The dynamic translation is also an aid in determining whether variations are synonymous or non-synonymous. In figure 5, the two reads display an A whereas the reference sequence displays a G. In the translation, an aspartic acid (D) is substituted for Asparagine (N). This is shown in red to indicate a non-synonymous substitution (a synonymous substitution would be colored yellow).

Image variation

Figure 5: A variation at position 536. Notice the translation where the Ns are colored red to symbolze a non-synonymous substition.

Zooming in on alignments and trees

The further analysis consists of comparing the sequences obtained with other variants of H5N1. First, more sequences are downloaded using the integrated GenBank search in the Workbench. With a few clicks, more than 50 sequences are downloaded.

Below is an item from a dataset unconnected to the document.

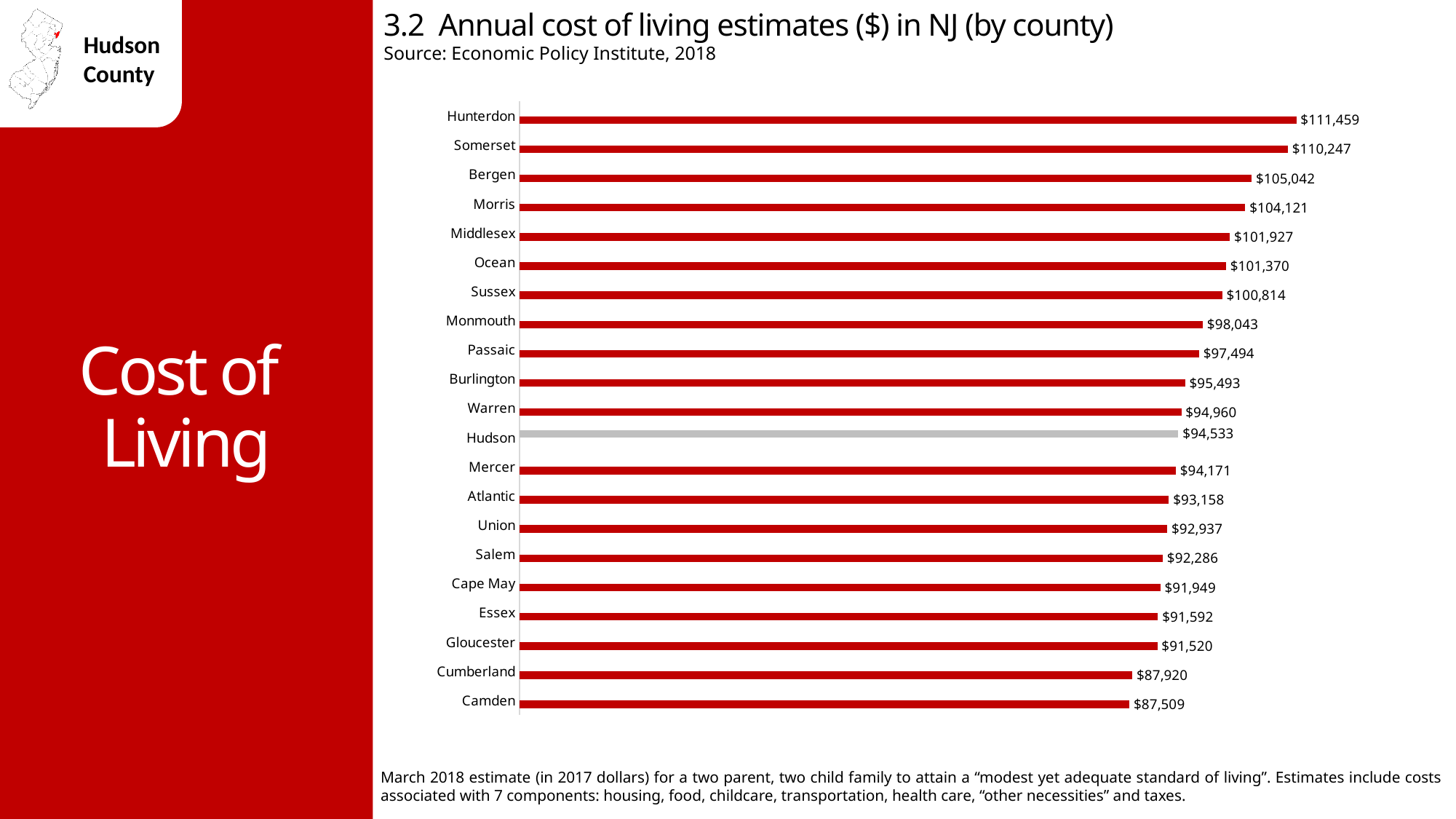
What is the difference between the cost of living estimates for Hunterdon and Camden? $23,950 Which county has a higher cost of living estimate, Essex or Cumberland? Essex What is the annual cost of living estimate for Camden County? $87,509 What type of chart is used to show the annual cost of living estimates? Bar chart How many counties are shown in the chart? 21 What is the difference between the cost of living estimates for Hudson and Camden? $7,024 What is the annual cost of living estimate for Bergen County? $105,042 Which county has the highest annual cost of living estimate? Hunterdon Which county has a higher cost of living estimate, Morris or Middlesex? Morris Which county has the lowest annual cost of living estimate? Camden What is the annual cost of living estimate for Hudson County? $94,533 Which county's bar is shown in grey instead of red? Hudson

Next, an alignment is created as a first step in comparing the sequences. The alignment is then used to create a phylogenetic tree as shown in figure 6.

Image tree

Figure 6: Phylogenetic tree comparing the Haemagglutinin gene of geographically dispersed occurences of avian influenza.

Because the sequences were downloaded from GenBank, they include all the information about where the virus was found, and this is displayed in the tree. You can see that the H5N1 variants are grouped together.

Conclusion

This case study shows how the CLC Main Workbench has been used in Highly Pathogenic Avian Influenza research. The Workbench has been used to assemble sequencing data, search databases, and create alignments and phylogenetic trees. Based on full-length sequencing, the relationships with other variants of H5N1 have been analyzed.